Vita activa y vita contemplativa

    Leo una cita en francés atribuida a Pitágoras que dice: «El espectáculo de la guerra se parece al de los juegos olímpicos: unos hacen caja a costa de él, otros pagan con sus vidas y otros se contentan con mirar». 
 
    Llama mi atención enseguida que Pitágoras establezca una comparación entre la guerra y el deporte y me pongo a investigar la fuente de ese dicho que se le atribuye, y encuentro que, como sospechaba, podría muy bien proceder del anecdotario de las Vidas y opiniones de los filósofos más ilustres, de Diógenes Laercio, pero compruebo enseguida que la cita está adultera, porque lo que compara Pitágoras en ese texto con una celebración como podían ser los juegos olímpicos no es la guerra, sino la vida en general (VIII, 8).
 
Pitágoras, detalle de La Escuela de Atenas, Rafael Sanzio (1509-1511)
 
     Pero es significativo y nada disparatado por otra parte que alguien al transmitir la cita haya sustituido inconscientemente «la vida» por «la guerra», por aquello de que la vida no deja de ser una 'lucha por la vida' (struggle of life), y por aquello otro que escribió Heraclito de que la guerra era el padre de todas las cosas o, quizá mejor, entre nosotros, la madre, habida cuenta del género gramatical femenino de la palabra 'guerra' en castellano que difiere del masculino del término griego πόλεμος pólemos que emplea Heraclito. 
 
    Así es el mundo (y la vida del hombre, y la guerra consustancial a él): unos buscan la fama compitiendo con los demás, otros el dinero, y otros ambas cosas, que no dejan de estar íntimamente relacionadas, mientras que la inmensa mayoría se dedica a contemplar el espectáculo que se monta.
 
    Será Cicerón, quien muchos años después en sus Conversaciones en la villa de Túsculo (V, 3), presente la anécdota de Pitágoras y Leonte, el tirano de Fliunte, mucho más elaborada que el griego.
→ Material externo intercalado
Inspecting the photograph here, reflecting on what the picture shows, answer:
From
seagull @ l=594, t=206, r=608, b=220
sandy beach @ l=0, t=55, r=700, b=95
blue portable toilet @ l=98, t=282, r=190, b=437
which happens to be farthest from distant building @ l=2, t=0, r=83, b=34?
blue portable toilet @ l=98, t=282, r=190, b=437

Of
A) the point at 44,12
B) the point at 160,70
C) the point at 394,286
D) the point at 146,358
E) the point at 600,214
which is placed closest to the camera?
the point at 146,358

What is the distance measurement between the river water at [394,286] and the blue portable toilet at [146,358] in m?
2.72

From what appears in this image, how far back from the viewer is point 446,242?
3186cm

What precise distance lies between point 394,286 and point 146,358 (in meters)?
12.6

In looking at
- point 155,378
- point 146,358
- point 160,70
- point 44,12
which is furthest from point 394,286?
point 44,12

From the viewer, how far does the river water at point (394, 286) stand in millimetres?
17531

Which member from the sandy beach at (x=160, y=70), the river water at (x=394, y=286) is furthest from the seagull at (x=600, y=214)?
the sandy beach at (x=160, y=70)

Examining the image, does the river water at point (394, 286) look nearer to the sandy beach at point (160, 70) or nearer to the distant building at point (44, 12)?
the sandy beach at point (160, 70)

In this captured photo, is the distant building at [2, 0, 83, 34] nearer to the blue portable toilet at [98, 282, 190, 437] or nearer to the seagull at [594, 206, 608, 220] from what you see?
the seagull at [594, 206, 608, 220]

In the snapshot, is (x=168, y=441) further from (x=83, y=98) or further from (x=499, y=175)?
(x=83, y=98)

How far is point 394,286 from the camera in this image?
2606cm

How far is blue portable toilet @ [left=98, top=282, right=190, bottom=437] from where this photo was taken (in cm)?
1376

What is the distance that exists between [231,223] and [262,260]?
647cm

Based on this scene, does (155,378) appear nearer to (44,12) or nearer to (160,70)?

Traduzco el texto y lo parafraseo añadiendo algún comentario propio: admirado Leonte del talento y elocuencia de Pitágoras, le preguntó que a qué se dedicaba, a lo que él respondió que a nada en particular, que era filósofo. Leonte, asombrado y quizá deslumbrado por el uso de aquella palabra que nunca antes había oído, le preguntó que quiénes eran esos filósofos entre los que él se contaba, y qué era lo que les diferenciaba del resto del común de los mortales. A lo que Pitágoras respondió que a él la vida de los hombres le parecía semejante a ese tipo de ferias y festivales tales como los Juegos Olímpicos (o los ístmicos de Corinto o los píticos de Delfos o los nemeos de Nemea), que se celebraban con gran asistencia de público venido de todos los rincones de lo que entonces se llamaba Grecia, una Grecia dispersa por el Mediterráneo y no reducida a lo que hoy se conoce como tal, con un grandísimo despliegue de eventos deportivos y culturales: pues, del mismo modo que allí unos trataban de alcanzar la gloria de la fama con la victoria en las competiciones, otros eran atraídos por el negocio que se establecía allí y el lucro de la compraventa, había una tercera categoría, que era la de aquellos del público que no buscaban ni el aplauso ni el dinero, sino que llegaban allí simplemente para ver y observar con atención.
 
Pitagóricos celebrando el amanecer,
Fiodor Bronnikov (1869)
 
     De ese mismo modo, le explicaba Pitágoras al tirano, nosotros también, como si fuéramos forasteros que acudimos a la celebración, hemos venido a esta vida desde otra vida y otra naturaleza anteriores diferentes. Aludía con esta comparación el matemático a su doctrina de la metempsicosis o transmigración de las ánimas, que se reencarnaban. Pero al final todos hemos acudido al mismo espectáculo, donde unos servimos -en el sentido etimológico del término servir 'ser esclavo'- a la gloria, otros al dinero, otros a ambas cosas que no siempre pueden deslindarse, y otros, la inmensa mayoría, al espectáculo, entre los que hay unos pocos, poquísimos en verdad, que, tenidas en nada las demás cosas, se dedican con pasión a examinar la naturaleza de la realidad, y a estos es a los que él llamaba propiamente amantes de la sabiduría, que es lo que significa filósofos, entre los que se contaba.
 
    Daba a entender el amateur de sabio, que no sabio profesional, que esos no existen, al tirano que la vita contemplativa superaba a la vita activa. Pero no perdamos de vista nosotros, nacidos en plena sociedad del espectáculo, que la mayoría de los espectadores, el público en general, que decimos hoy, no se limita a contemplar los eventos, sino que participa además activamente en ellos aplaudiendo o abucheando a los deportistas y comprándoles chucherías a los mercachifles. El público, de hecho, es parte también fundamental del espectáculo, tan fundamental que sin él no habría espectáculo posible. 
 
Pitágoras, el primero que se definió como 'filósofo' y acuñó el término.
 
     Y entre el personal del público pueden estar, muy pocos a la sazón, los filósofos como Pitágoras, los amantes de la sabiduría, una dama tan esquiva que su amor es imposible, ya que no se deja poseer en exclusiva, un amor que nunca será correspondido. Pero la mayoría de la humanidad está condenada al espectáculo de la vita contemplativa, y no por ello podemos considerar a la mayoría filósofos, ni muchísimo menos, sino solo a aquellos que como Pitágoras denuncian el espectáculo, revelando su condición, y rebelándose contra él no participando activamente.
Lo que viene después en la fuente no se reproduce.